Interview highlights
Welch explains the latest theory of treating cancer: the barnyard pen.
It's not always clear if preventative screening is helpful or harmful to patients.
"One of the things for people to really try to understand is that screening is not a free lunch," he said. "It comes with some human costs. I'm not just talking about dollar costs and those human costs are the problems with false alarms, the extra procedures and the problem of over diagnosis."
It's not just about cutting costs.
Even if you have all the money in the world, it's important to decide how much we want to be "medicalized while we are well," he said.
Most screening tests don't save lives.
From Welch's New York Times opinion piece:
The basic strategy behind early diagnosis is to encourage the well to get examined -- to determine if they are not, in fact, sick. But is looking hard for things to be wrong a good way to promote health? The truth is, the fastest way to get heart disease, autism, glaucoma, diabetes, vascular problems, osteoporosis or cancer ... is to be screened for it.
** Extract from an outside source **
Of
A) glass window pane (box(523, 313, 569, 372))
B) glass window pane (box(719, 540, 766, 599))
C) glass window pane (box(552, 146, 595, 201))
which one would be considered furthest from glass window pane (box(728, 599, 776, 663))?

In other words, the problem is overdiagnosis and overtreatment.
Screening the apparently healthy potentially saves a few lives (although the National Cancer Institute couldn't find any evidence for this in its recent large studies of prostate and ovarian cancer screening). But it definitely drags many others into the system needlessly -- into needless appointments, needless tests, needless drugs and needless operations (not to mention all the accompanying needless insurance forms).
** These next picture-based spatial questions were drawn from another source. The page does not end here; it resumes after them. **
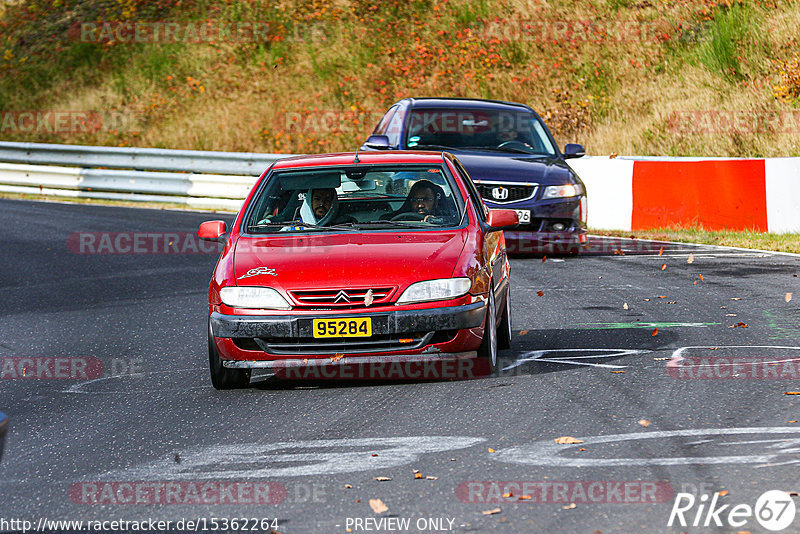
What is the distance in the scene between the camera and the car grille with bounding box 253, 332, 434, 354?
7.44 meters

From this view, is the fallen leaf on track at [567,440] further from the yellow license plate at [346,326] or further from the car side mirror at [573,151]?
the car side mirror at [573,151]

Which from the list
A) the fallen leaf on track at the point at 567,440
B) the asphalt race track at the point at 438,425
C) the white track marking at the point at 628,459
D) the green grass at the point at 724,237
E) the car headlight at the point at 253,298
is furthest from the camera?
the green grass at the point at 724,237

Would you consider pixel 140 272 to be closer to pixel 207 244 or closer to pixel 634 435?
pixel 207 244

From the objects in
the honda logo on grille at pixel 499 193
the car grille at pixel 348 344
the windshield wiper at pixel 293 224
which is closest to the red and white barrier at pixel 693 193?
the honda logo on grille at pixel 499 193

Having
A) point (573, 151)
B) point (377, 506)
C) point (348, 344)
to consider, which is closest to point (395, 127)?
point (573, 151)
Sometimes doing less is better.
Welch and Miller discussed a recent MPR News interview with Ezekiel J. Emanuel, oncologist and a vice provost at the University of Pennsylvania.
It's time to rethink the purpose of the annual exam.
"Instead of a head-to-toe effort to try to find things wrong, it's more a chance to connect with your physician, have a conversation so he or she knows who you are," Welch said.
Angelina Jolie is a special case and it's not because she's rich, beautiful or married to Brad Pitt.
"She has the BRCA-1 mutation and—really importantly—she has a really strong family history: her mother, her grandmother and her great-grandmother all had ovarian cancer," Welch said. "That's a person who is at a 35-times higher risk than average for dying from ovarian cancer. The average American woman would face a lifetime risk of 1.3 percent of even developing ovarian cancer."
If you have a complicated medical situation, bring someone with you.
It's important to have another set of ears and an additional person in the room to stand up for your wishes, he said.